=== REQUIREMENT ===
Repeat the data verbatim.

=== RECORDED INFORMATION ===
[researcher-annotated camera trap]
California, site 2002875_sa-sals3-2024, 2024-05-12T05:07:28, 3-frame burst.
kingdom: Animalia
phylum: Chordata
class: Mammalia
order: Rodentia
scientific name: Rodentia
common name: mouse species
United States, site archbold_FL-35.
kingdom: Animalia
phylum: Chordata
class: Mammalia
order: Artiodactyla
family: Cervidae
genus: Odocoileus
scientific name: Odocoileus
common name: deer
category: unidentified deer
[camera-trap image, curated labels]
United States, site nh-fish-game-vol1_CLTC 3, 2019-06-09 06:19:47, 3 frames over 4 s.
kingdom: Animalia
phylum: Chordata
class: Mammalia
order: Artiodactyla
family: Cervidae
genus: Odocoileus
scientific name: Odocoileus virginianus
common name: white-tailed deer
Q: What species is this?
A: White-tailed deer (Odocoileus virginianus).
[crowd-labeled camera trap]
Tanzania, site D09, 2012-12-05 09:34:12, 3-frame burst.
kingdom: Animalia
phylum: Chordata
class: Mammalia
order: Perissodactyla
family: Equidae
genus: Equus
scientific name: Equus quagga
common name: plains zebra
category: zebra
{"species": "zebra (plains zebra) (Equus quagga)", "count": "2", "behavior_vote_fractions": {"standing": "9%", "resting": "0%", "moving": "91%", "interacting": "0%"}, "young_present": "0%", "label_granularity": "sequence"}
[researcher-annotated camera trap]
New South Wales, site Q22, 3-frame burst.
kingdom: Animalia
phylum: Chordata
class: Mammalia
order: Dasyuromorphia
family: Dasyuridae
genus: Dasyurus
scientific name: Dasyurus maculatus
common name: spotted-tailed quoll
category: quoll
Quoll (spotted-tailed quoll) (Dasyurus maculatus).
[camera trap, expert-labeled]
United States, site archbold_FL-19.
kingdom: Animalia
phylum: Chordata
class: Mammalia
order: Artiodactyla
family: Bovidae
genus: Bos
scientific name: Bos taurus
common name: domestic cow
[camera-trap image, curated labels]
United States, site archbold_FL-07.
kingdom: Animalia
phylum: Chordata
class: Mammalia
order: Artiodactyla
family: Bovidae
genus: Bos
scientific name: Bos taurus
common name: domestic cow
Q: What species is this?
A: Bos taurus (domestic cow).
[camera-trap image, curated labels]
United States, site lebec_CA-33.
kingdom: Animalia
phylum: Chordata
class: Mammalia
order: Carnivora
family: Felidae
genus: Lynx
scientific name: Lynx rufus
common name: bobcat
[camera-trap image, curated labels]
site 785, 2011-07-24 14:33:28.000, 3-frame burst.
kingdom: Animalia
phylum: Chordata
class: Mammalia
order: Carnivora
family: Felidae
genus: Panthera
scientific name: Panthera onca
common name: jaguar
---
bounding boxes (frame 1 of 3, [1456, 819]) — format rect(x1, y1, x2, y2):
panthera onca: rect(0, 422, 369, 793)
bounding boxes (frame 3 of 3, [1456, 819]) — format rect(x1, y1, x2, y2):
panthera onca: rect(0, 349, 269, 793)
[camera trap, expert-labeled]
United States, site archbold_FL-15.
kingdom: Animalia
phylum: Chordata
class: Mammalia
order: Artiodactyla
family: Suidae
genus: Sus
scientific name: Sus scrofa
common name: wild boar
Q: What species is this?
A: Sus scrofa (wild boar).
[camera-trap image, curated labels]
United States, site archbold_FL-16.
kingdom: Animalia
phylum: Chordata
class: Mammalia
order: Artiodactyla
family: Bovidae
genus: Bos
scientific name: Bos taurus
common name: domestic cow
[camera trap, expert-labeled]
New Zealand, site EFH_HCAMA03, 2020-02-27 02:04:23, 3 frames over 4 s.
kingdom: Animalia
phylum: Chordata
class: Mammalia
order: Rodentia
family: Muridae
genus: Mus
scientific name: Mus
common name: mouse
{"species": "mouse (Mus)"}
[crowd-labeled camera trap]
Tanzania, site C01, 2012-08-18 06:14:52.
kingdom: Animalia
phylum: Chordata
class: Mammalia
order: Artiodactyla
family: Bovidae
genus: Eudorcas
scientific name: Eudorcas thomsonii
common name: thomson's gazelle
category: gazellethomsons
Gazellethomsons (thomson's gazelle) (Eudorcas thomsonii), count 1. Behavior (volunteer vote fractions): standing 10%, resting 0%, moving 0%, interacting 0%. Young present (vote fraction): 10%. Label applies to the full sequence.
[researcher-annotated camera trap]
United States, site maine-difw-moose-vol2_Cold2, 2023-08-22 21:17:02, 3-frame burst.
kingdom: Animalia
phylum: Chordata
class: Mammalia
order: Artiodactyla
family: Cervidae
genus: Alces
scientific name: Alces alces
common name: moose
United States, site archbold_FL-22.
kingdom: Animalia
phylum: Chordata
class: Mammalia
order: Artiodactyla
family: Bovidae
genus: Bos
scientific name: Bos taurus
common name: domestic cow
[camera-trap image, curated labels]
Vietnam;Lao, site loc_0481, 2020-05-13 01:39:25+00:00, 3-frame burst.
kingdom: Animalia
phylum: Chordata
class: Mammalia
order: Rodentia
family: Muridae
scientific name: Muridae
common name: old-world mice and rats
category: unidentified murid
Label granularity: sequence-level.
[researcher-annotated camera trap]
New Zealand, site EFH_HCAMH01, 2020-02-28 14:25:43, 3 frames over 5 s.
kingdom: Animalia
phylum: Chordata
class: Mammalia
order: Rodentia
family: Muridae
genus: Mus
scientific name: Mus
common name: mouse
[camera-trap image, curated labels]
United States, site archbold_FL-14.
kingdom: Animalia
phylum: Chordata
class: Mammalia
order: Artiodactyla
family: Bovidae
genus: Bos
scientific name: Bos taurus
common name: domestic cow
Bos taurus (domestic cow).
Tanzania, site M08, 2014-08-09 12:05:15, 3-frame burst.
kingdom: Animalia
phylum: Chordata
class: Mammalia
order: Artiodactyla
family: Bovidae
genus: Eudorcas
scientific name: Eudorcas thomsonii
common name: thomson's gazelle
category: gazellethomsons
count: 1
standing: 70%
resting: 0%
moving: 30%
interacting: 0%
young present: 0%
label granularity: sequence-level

=== ANSWER TO THE EXERCISE ===
[researcher-annotated camera trap]
California, site 2002875_sa-sals3-2024, 2024-05-12T05:07:28, 3-frame burst.
kingdom: Animalia
phylum: Chordata
class: Mammalia
order: Rodentia
scientific name: Rodentia
common name: mouse species
United States, site archbold_FL-35.
kingdom: Animalia
phylum: Chordata
class: Mammalia
order: Artiodactyla
family: Cervidae
genus: Odocoileus
scientific name: Odocoileus
common name: deer
category: unidentified deer
[camera-trap image, curated labels]
United States, site nh-fish-game-vol1_CLTC 3, 2019-06-09 06:19:47, 3 frames over 4 s.
kingdom: Animalia
phylum: Chordata
class: Mammalia
order: Artiodactyla
family: Cervidae
genus: Odocoileus
scientific name: Odocoileus virginianus
common name: white-tailed deer
Q: What species is this?
A: White-tailed deer (Odocoileus virginianus).
[crowd-labeled camera trap]
Tanzania, site D09, 2012-12-05 09:34:12, 3-frame burst.
kingdom: Animalia
phylum: Chordata
class: Mammalia
order: Perissodactyla
family: Equidae
genus: Equus
scientific name: Equus quagga
common name: plains zebra
category: zebra
{"species": "zebra (plains zebra) (Equus quagga)", "count": "2", "behavior_vote_fractions": {"standing": "9%", "resting": "0%", "moving": "91%", "interacting": "0%"}, "young_present": "0%", "label_granularity": "sequence"}
[researcher-annotated camera trap]
New South Wales, site Q22, 3-frame burst.
kingdom: Animalia
phylum: Chordata
class: Mammalia
order: Dasyuromorphia
family: Dasyuridae
genus: Dasyurus
scientific name: Dasyurus maculatus
common name: spotted-tailed quoll
category: quoll
Quoll (spotted-tailed quoll) (Dasyurus maculatus).
[camera trap, expert-labeled]
United States, site archbold_FL-19.
kingdom: Animalia
phylum: Chordata
class: Mammalia
order: Artiodactyla
family: Bovidae
genus: Bos
scientific name: Bos taurus
common name: domestic cow
[camera-trap image, curated labels]
United States, site archbold_FL-07.
kingdom: Animalia
phylum: Chordata
class: Mammalia
order: Artiodactyla
family: Bovidae
genus: Bos
scientific name: Bos taurus
common name: domestic cow
Q: What species is this?
A: Bos taurus (domestic cow).
[camera-trap image, curated labels]
United States, site lebec_CA-33.
kingdom: Animalia
phylum: Chordata
class: Mammalia
order: Carnivora
family: Felidae
genus: Lynx
scientific name: Lynx rufus
common name: bobcat
[camera-trap image, curated labels]
site 785, 2011-07-24 14:33:28.000, 3-frame burst.
kingdom: Animalia
phylum: Chordata
class: Mammalia
order: Carnivora
family: Felidae
genus: Panthera
scientific name: Panthera onca
common name: jaguar
---
bounding boxes (frame 1 of 3, [1456, 819]) — format rect(x1, y1, x2, y2):
panthera onca: rect(0, 422, 369, 793)
bounding boxes (frame 3 of 3, [1456, 819]) — format rect(x1, y1, x2, y2):
panthera onca: rect(0, 349, 269, 793)
[camera trap, expert-labeled]
United States, site archbold_FL-15.
kingdom: Animalia
phylum: Chordata
class: Mammalia
order: Artiodactyla
family: Suidae
genus: Sus
scientific name: Sus scrofa
common name: wild boar
Q: What species is this?
A: Sus scrofa (wild boar).
[camera-trap image, curated labels]
United States, site archbold_FL-16.
kingdom: Animalia
phylum: Chordata
class: Mammalia
order: Artiodactyla
family: Bovidae
genus: Bos
scientific name: Bos taurus
common name: domestic cow
[camera trap, expert-labeled]
New Zealand, site EFH_HCAMA03, 2020-02-27 02:04:23, 3 frames over 4 s.
kingdom: Animalia
phylum: Chordata
class: Mammalia
order: Rodentia
family: Muridae
genus: Mus
scientific name: Mus
common name: mouse
{"species": "mouse (Mus)"}
[crowd-labeled camera trap]
Tanzania, site C01, 2012-08-18 06:14:52.
kingdom: Animalia
phylum: Chordata
class: Mammalia
order: Artiodactyla
family: Bovidae
genus: Eudorcas
scientific name: Eudorcas thomsonii
common name: thomson's gazelle
category: gazellethomsons
Gazellethomsons (thomson's gazelle) (Eudorcas thomsonii), count 1. Behavior (volunteer vote fractions): standing 10%, resting 0%, moving 0%, interacting 0%. Young present (vote fraction): 10%. Label applies to the full sequence.
[researcher-annotated camera trap]
United States, site maine-difw-moose-vol2_Cold2, 2023-08-22 21:17:02, 3-frame burst.
kingdom: Animalia
phylum: Chordata
class: Mammalia
order: Artiodactyla
family: Cervidae
genus: Alces
scientific name: Alces alces
common name: moose
United States, site archbold_FL-22.
kingdom: Animalia
phylum: Chordata
class: Mammalia
order: Artiodactyla
family: Bovidae
genus: Bos
scientific name: Bos taurus
common name: domestic cow
[camera-trap image, curated labels]
Vietnam;Lao, site loc_0481, 2020-05-13 01:39:25+00:00, 3-frame burst.
kingdom: Animalia
phylum: Chordata
class: Mammalia
order: Rodentia
family: Muridae
scientific name: Muridae
common name: old-world mice and rats
category: unidentified murid
Label granularity: sequence-level.
[researcher-annotated camera trap]
New Zealand, site EFH_HCAMH01, 2020-02-28 14:25:43, 3 frames over 5 s.
kingdom: Animalia
phylum: Chordata
class: Mammalia
order: Rodentia
family: Muridae
genus: Mus
scientific name: Mus
common name: mouse
[camera-trap image, curated labels]
United States, site archbold_FL-14.
kingdom: Animalia
phylum: Chordata
class: Mammalia
order: Artiodactyla
family: Bovidae
genus: Bos
scientific name: Bos taurus
common name: domestic cow
Bos taurus (domestic cow).
Tanzania, site M08, 2014-08-09 12:05:15, 3-frame burst.
kingdom: Animalia
phylum: Chordata
class: Mammalia
order: Artiodactyla
family: Bovidae
genus: Eudorcas
scientific name: Eudorcas thomsonii
common name: thomson's gazelle
category: gazellethomsons
count: 1
standing: 70%
resting: 0%
moving: 30%
interacting: 0%
young present: 0%
label granularity: sequence-level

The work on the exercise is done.